Un ami m’envoie un texto : « As-tu vu que le Forum des Images (de Paris) lance le festival de film LGBT ? ». Ben, non. Petit tour d’Internet, et là j’hallucine : samedi, est programmé « Apparence féminine ».
Ce film de Richard Rein, sorti en 1979, a marqué ma vie de jeune adulte : il m’a révélé une dimension de genre, d’être, de désir peut-être qui me travaillait depuis quelques années, en bon adolescent post-soixante-huitard, ayant vu les années de développement de la revendication sexuelle (dont le Front Homosexuel d’Action Révolutionnaire FHAR), mais très introverti.
Donc, à moins de 25 ans, en vie de couple avec la future mère de mon enfant, connaissant depuis plusieurs années mon attirance pour les hommes, je découvre ce documentaire, qui, 32 ans après, reste largement vivace dans ma mémoire. Surtout, je retrouve le climat qui me submerge d’émotions, les impressions sont restées intactes.
J’ai insisté pour emmener mon chéri, qui était tout juste né lors de la parution du film. Je ne pensais pas que nous vivrions un moment d’une telle intensité?: en plus de l’histoire rocambolesque d’une bobine retrouvée par hasard 3 décennies après dans le cinéma qui l’avait diffusée, l’organisatrice explique comment au visionnage, d’emblée, la décision a été prise de l’inclure dans la programmation du festival, malgré la qualité un peu dégradée, car toute la pellicule baigne dans une dominante rougeâtre.
Mais surtout, elle présente Dominique, née Jean-Paul, sujet du documentaire, et le réalisateur, avec nous dans la salle. Incroyable, impensable.
Les 80 minutes écoulées (ne comptez pas sur moi pour retranscrire l’indicible, le cheminement, les photos, les doutes et les affirmations, la beauté de Dominique), le débat s’instaure, lancé par cette dernière qui se trouve immature à l’écran ? certainement pas’! Tâtonnante, oui, et rayonnante aussi. Hélène est aussi dans la salle, elle que j’ai déjà « repérée » dans les marches des fiertés et de l’Existrans, qui, complice de l’héroïne dans le film, s’emporte contre les aspects datés de certains concepts.
Pas d’accord pour exagérer les faiblesses de l’œuvre. Bien sûr, 30 ans après, le tournage serait différent, moins statique, des maladresses seraient gommées, tel propos serait plus ouvert.
Mais une alchimie moderne et durable s’est produite : partant des restes de pesanteur d’une vie de jeune angoissé et taiseux, j’ai pu notamment grâce à ce film élargir le champ du possible, ouvrir l’horizon de la vraie vie à une époque où il a fait œuvre de pionnier ( Un autre film contemporain était sorti, que j’avais également vu, « Comme une femme » ; dans mon souvenir, sa qualité était moindre que celle du présent documentaire), construire ou contribuer à construire ma personnalité.
Le cheminement a été fait de grands bonheurs, parsemés d’embûches et de coups durs.

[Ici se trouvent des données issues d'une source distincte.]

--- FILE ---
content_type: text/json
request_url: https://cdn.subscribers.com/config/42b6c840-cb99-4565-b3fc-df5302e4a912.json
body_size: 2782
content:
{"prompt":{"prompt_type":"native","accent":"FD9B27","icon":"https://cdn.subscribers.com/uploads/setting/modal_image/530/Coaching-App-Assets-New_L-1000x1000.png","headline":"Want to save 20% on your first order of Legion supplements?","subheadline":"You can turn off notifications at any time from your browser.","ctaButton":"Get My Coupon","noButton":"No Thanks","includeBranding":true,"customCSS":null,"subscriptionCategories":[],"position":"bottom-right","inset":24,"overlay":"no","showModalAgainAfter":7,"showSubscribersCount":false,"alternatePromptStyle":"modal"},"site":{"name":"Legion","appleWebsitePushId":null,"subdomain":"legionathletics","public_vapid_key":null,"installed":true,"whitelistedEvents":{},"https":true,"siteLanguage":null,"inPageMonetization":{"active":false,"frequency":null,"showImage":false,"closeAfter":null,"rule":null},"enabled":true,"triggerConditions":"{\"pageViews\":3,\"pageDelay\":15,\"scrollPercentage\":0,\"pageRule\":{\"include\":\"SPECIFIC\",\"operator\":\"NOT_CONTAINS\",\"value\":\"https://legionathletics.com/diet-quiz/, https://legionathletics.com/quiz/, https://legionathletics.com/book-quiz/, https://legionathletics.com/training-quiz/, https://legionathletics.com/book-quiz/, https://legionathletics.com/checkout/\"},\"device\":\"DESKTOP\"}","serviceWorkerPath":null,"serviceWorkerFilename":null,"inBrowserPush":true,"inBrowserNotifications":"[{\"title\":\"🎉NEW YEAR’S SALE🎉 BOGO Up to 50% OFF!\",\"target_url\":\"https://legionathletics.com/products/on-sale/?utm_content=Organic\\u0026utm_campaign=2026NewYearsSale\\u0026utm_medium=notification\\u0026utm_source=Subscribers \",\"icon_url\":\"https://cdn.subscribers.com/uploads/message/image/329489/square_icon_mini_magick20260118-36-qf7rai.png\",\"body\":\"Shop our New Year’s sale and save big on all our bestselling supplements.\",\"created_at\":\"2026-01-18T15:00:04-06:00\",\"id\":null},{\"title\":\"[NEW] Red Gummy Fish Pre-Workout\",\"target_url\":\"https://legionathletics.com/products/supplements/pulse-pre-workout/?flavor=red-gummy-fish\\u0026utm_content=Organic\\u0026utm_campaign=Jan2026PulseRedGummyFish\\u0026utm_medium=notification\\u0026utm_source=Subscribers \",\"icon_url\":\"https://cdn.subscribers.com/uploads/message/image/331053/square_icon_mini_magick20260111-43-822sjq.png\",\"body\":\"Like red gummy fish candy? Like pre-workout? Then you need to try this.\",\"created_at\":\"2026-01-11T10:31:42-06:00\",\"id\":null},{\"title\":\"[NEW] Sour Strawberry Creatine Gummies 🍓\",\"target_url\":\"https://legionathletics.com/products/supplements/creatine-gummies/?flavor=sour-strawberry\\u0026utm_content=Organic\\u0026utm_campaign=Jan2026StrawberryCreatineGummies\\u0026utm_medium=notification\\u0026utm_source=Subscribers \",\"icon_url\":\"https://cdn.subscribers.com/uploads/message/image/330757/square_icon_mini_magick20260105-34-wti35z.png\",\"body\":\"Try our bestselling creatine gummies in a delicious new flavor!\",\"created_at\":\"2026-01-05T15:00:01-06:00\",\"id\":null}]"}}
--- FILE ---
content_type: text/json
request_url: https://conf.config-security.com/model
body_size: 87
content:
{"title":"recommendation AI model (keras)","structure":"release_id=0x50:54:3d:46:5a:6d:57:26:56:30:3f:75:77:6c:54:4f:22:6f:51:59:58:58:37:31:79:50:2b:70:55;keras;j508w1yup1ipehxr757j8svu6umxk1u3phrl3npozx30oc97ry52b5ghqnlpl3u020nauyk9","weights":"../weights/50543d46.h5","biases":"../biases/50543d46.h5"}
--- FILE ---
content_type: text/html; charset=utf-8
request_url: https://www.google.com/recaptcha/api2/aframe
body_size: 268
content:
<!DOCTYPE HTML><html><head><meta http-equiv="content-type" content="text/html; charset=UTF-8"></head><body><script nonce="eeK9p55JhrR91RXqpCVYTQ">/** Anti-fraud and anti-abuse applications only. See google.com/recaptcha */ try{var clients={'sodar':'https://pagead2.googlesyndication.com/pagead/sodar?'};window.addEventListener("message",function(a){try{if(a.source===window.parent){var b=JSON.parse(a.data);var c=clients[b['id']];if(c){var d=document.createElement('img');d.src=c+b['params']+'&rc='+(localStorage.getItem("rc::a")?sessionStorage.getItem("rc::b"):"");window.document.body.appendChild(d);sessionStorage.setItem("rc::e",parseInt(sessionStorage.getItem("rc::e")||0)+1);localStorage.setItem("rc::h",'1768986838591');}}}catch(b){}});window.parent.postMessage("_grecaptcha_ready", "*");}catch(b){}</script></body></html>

Le film montre deux personnages secondaires (deux hommes’) tous deux maintenant décédés, apprendrai-je lors du débat, dont l’un du SIDA. Car ces années sont aussi passées par là, et ont congelé dans le glacis des ravages de la maladie certaines avancées, favorisant le repli frileux ou égoïste. Car, plus près, ma dernière compagne a succombé au cancer.
Mais si je vis aujourd’hui un grand amour, une relation entière, une plénitude inespérée, une affirmation de soi de plus en plus ouverte, un chant du possible sans cesse renouvelé, ce film y a directement contribué, comme bien sûr les relations nouées et dénouées, les joies de la paternité (et de la grand-paternité), le soutien des confidentes et confidents.
Dominique, Richard, Hélène et les autres, vous avez été des passeuses et des passeurs. Sans vous mes ailes auraient été différentes, ma démarche aurait été plus claudicante.
Et cela, c’est inestimable. Merci à vous. Et à vous, à la programmation du festival, pour avoir retrouvé et fait connaître un trésor
Marie-Vie
NB : les deux protagonistes ont en projet de « compléter » ce documentaire avec une actualisation, plus tournée vers les pas complémentaires faits par Dominique, ses créations artistiques’ Hélène y participera-t-elle?? Ce serait super. Vous qui me lisez, guettez, et dès qu?il paraît, courez-y comme nous y courrons.